The Renaissance brought back technical freedom and a certain inspiration, unhappily a retrospective and exotic one. The art cut praiseworthy capers in the face of the public, but nobody could teach the public itself to dance. If several great temperaments, under the auspices of fashion, could then call up a magic world in which bodies still spoke a heroic language, that was a passing dream. Society could not feed such an artificial passion, nor the schools transmit an arbitrary personal style that responded to nothing permanent in social conditions. Academies continued to offer prizes for sculpture, the nude continued to be seen in studios, and equestrian or other rhetorical statues continued occasionally to be erected in public squares. Heroic sculpture, however, in modern society, is really an anomaly and confesses as much by being a failure. No personal talent avails to rescue an art from laboured insignificance when it has no steadying function in the moral world, and must waver between caprice and convention. Where something modest and genuine peeped out was in portraiture, and also at times in that devotional sculpture in wood which still responded to a native interest and consequently kept its sincerity and colour. Pious images may be feeble in the extreme, but they have not the weakness of being merely æsthetic. The purveyor of church wares has a stated theme; he is employed for a purpose; and if he has enough technical resource his work may become truly beautiful: which is not to say that he will succeed if his conceptions are without dignity or his style without discretion. There are good Mater dolorosas; there is no good Sacred Heart.
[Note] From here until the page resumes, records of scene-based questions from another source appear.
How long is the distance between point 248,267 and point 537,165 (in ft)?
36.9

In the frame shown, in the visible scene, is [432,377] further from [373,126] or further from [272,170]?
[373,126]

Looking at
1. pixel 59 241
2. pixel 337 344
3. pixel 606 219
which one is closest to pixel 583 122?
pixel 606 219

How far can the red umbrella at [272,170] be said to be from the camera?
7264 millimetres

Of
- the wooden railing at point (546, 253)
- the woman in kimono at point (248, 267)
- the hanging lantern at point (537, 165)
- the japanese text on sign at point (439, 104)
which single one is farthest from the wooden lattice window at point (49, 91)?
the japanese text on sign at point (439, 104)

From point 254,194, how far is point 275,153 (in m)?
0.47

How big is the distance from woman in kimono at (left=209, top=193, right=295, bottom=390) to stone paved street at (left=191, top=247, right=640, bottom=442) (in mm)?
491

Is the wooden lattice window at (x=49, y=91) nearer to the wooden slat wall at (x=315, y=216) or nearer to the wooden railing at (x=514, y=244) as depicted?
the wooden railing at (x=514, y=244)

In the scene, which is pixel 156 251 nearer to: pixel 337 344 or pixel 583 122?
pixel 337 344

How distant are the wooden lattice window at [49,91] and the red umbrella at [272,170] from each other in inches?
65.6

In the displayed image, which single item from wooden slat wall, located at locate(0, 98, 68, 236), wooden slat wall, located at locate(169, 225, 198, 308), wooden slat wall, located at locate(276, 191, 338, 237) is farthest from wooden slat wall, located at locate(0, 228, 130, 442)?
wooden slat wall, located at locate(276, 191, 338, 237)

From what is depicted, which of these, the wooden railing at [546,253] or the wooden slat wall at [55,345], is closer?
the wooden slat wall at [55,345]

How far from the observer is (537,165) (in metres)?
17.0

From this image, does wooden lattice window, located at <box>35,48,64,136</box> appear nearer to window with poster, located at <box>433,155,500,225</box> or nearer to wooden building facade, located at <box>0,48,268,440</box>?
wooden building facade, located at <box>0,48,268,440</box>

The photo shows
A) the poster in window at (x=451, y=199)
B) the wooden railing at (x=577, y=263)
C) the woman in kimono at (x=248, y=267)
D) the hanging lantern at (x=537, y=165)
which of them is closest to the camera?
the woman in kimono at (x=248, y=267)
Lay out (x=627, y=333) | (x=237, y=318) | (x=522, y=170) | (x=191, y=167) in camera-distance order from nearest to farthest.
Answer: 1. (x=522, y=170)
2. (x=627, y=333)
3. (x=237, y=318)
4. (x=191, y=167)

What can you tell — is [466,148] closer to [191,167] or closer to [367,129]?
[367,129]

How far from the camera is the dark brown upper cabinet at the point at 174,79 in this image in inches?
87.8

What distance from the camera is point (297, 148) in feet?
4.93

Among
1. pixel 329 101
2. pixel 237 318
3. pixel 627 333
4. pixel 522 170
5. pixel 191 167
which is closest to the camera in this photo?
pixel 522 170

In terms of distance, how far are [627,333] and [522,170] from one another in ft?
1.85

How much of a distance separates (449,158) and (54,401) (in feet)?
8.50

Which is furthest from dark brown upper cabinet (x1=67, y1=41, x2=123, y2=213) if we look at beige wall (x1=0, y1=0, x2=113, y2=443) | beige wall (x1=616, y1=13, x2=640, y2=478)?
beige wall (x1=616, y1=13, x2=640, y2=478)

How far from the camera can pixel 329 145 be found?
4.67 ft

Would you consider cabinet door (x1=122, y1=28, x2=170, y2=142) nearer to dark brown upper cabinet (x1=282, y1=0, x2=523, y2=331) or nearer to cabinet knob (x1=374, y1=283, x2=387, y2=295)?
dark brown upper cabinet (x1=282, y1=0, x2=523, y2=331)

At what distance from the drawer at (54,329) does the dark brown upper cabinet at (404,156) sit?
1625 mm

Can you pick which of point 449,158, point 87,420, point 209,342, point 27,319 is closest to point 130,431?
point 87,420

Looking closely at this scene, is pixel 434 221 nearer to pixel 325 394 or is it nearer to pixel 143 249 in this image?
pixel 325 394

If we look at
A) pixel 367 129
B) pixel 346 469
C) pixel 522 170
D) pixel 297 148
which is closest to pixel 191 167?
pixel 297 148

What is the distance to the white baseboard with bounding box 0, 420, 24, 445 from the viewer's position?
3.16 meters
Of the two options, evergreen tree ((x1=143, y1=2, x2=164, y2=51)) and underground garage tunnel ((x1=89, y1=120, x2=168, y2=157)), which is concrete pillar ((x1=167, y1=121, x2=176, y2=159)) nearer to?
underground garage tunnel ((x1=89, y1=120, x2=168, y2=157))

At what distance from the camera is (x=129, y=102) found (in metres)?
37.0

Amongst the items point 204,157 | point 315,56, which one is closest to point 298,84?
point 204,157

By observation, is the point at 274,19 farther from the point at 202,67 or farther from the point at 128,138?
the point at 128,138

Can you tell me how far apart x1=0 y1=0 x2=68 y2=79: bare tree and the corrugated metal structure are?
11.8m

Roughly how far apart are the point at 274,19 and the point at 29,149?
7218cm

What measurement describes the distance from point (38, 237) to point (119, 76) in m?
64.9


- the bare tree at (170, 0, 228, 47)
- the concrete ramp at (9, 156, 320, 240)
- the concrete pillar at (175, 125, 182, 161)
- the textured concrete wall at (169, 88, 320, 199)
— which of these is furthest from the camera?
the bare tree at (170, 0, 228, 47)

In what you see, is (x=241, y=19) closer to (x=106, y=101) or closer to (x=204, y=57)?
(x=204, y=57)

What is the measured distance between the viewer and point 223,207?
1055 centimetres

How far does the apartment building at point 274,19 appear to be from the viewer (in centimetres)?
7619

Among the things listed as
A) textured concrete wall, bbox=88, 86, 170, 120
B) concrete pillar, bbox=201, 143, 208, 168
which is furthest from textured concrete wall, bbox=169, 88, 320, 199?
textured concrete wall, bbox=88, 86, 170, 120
When men see groups and backgrounds they are natural painters.

It may happen, however, that people are not interested in subjects that demand or allow reproduction in bulk. The isolated figure or simple group may seem cold apart from its natural setting. In rendering an action you may need to render its scene, if it is the circumstance that gives it value rather than the hero. You may also wish to trace out the action through a series of episodes with many figures. In the latter case you might have recourse to a bas-relief, which, although durable, is usually a thankless work; there is little in it that might not be conveyed in a drawing with distinctness. As some artists, like Michael Angelo, have carried the sculptor’s spirit into painting, many more, when painting is the prevalent and natural art, have produced carved pictures. It may be said that any work is essentially a picture which is conceived from a single quarter and meant to be looked at only in one light. Objects in such a case need not be so truly apperceived and appropriated as they would have to be in true sculpture. One aspect suffices: the subject presented is not so much constructed as dreamt.